Наконец, когда стрелка топливомера показала, что керосина в баках осталось всего на три минуты, Джелли сдался окончательно. «Я сделал все, что мог», — сказал он себе, словно оправдываясь. «Была бы пушка — я бы пострелял по ним, а что толку с ракет? Они на такой дистанции бесполезны…».

И покачал крыльями, давая понять вьетнамцам, что он готов следовать за ними. В душе теплилась надежда, что до их аэродрома он не дотянет, и тогда можно будет с чистой совестью покинуть самолет. А там будь что будет.

— Мэт, у нас керосина на несколько минут.
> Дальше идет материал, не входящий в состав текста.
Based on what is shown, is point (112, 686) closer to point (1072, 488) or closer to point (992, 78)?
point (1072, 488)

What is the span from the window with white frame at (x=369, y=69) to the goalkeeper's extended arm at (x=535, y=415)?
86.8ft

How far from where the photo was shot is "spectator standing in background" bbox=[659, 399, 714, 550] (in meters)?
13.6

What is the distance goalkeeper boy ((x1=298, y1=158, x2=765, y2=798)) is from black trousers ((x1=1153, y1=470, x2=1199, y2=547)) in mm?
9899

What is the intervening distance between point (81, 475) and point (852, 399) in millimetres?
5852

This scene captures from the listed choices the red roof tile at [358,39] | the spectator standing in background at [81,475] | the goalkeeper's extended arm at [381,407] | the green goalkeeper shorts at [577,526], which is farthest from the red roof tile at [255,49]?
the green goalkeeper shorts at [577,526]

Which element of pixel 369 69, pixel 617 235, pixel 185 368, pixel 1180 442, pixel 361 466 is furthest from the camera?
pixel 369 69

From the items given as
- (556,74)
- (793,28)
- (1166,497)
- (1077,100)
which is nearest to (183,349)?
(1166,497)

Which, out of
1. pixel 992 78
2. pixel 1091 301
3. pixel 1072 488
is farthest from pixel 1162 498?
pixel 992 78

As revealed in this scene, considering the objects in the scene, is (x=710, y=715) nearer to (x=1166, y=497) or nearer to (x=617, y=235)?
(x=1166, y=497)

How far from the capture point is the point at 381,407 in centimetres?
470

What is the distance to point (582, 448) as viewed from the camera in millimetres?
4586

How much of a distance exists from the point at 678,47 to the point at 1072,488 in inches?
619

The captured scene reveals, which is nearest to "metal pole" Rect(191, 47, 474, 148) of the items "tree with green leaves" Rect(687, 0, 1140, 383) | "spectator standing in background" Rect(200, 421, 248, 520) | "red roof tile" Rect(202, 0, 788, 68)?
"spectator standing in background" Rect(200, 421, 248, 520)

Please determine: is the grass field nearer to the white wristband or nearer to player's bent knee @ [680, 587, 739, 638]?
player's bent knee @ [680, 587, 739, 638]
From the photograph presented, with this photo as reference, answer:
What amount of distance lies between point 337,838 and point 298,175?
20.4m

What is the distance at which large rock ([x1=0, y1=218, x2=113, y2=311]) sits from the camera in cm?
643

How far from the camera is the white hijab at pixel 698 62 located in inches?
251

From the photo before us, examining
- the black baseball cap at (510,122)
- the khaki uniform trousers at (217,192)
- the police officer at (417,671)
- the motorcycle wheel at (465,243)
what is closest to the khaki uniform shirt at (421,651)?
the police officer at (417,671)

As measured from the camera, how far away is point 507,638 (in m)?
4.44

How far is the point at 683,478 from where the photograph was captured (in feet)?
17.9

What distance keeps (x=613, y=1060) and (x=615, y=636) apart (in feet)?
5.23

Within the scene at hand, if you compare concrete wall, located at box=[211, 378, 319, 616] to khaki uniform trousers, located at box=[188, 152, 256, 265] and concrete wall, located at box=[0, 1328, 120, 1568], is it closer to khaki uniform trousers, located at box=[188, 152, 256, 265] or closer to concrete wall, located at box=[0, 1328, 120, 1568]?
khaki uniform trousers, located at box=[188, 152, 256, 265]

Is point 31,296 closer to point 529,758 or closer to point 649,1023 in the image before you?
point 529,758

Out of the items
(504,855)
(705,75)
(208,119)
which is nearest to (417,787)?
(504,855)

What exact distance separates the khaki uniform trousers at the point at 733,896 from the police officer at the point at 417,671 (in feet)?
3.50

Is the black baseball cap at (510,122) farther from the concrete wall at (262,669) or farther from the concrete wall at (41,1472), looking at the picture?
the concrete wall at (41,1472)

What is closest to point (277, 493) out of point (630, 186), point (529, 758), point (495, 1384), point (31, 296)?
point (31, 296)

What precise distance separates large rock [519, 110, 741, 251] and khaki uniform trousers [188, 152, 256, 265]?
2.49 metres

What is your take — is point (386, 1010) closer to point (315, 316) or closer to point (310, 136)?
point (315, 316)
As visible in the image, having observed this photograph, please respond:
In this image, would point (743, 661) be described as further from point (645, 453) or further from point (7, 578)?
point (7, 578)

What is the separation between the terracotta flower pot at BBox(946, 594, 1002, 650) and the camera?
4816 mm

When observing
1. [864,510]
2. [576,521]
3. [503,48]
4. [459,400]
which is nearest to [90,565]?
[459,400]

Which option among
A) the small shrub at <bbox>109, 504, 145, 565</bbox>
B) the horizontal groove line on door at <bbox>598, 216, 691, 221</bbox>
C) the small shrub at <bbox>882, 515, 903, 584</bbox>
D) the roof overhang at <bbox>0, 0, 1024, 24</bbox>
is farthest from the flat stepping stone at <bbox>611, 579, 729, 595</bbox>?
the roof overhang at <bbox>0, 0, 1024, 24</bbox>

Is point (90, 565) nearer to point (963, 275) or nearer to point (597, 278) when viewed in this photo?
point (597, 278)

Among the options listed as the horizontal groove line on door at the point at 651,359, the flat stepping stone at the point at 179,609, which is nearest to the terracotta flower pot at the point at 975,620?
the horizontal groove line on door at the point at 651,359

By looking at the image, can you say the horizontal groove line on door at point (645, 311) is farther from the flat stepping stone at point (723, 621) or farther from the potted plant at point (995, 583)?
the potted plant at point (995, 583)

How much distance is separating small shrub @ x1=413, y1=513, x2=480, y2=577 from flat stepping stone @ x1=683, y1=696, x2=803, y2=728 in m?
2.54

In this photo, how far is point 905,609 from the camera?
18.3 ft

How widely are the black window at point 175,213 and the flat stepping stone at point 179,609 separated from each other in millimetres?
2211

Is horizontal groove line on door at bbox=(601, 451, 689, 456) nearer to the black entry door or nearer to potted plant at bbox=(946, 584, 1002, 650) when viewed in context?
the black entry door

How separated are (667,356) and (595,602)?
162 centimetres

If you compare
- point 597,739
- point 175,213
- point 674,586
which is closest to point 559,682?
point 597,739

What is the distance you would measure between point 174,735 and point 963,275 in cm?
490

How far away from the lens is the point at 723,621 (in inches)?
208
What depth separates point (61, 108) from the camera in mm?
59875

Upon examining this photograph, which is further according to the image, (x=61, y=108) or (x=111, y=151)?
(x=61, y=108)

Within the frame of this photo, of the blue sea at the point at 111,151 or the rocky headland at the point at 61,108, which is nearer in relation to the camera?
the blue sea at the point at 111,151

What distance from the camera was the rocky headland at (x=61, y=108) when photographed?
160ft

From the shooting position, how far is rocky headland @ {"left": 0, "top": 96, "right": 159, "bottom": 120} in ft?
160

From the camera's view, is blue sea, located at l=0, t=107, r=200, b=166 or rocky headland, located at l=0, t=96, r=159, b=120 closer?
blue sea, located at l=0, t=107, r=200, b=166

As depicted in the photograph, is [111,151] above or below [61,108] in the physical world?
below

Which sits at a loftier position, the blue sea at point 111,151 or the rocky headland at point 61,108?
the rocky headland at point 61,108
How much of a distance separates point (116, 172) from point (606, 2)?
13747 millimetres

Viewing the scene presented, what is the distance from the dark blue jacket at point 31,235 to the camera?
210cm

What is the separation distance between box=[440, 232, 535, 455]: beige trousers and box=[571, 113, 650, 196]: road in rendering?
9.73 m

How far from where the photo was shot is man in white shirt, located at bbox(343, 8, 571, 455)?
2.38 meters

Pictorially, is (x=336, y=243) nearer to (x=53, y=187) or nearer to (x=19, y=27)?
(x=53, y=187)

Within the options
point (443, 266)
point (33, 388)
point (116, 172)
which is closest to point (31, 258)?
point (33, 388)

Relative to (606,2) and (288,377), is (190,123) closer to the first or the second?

Будь готов катапультироваться, как только встанут двигатели, — предупредил он оператора.

— А можно, я прямо сейчас? — по голосу Мэтью Пит понял, что тот вот-вот сорвется и натворит делов.

— Валяй… — вздохнул летчик. — До встречи в Чикаго!

— Бывай!

За спиной Джелли глухо хлопнули пиропатроны; самолет слегка тряхнуло, когда кресло с оператором вылетело из кабины. Пилот одного из летевших рядом МиГов проводил его взглядом и, подлетев почти вплотную к Джелли, выразительно чиркнул ребром ладони по горлу, указав назад. Пит торопливо кивнул — мол, не буду, понял…

Два МиГа пристроились справа и слева от «Фантома», один впереди, а последний — сзади и выше. В таком виде американца и погнали на северо-северо-восток. Когда керосина в баках оставалось секунд на тридцать, МиГ впереди вдруг покачал крыльями, выпустил шасси и стал разворачиваться влево со снижением. Пит поспешно выполнил его маневр — и только тогда увидел впереди взлетно-посадочную полосу.

«А если сейчас перелететь ее и разбить самолет об деревья?» — мелькнула у него шальная мысль. Но лейтенант тут же отмел ее, понимая, что тогда церемониться с ним никто не будет. Вот если посадит самолет целым — тогда ладно. А за разбитый могут и при попытке к бегству застрелить…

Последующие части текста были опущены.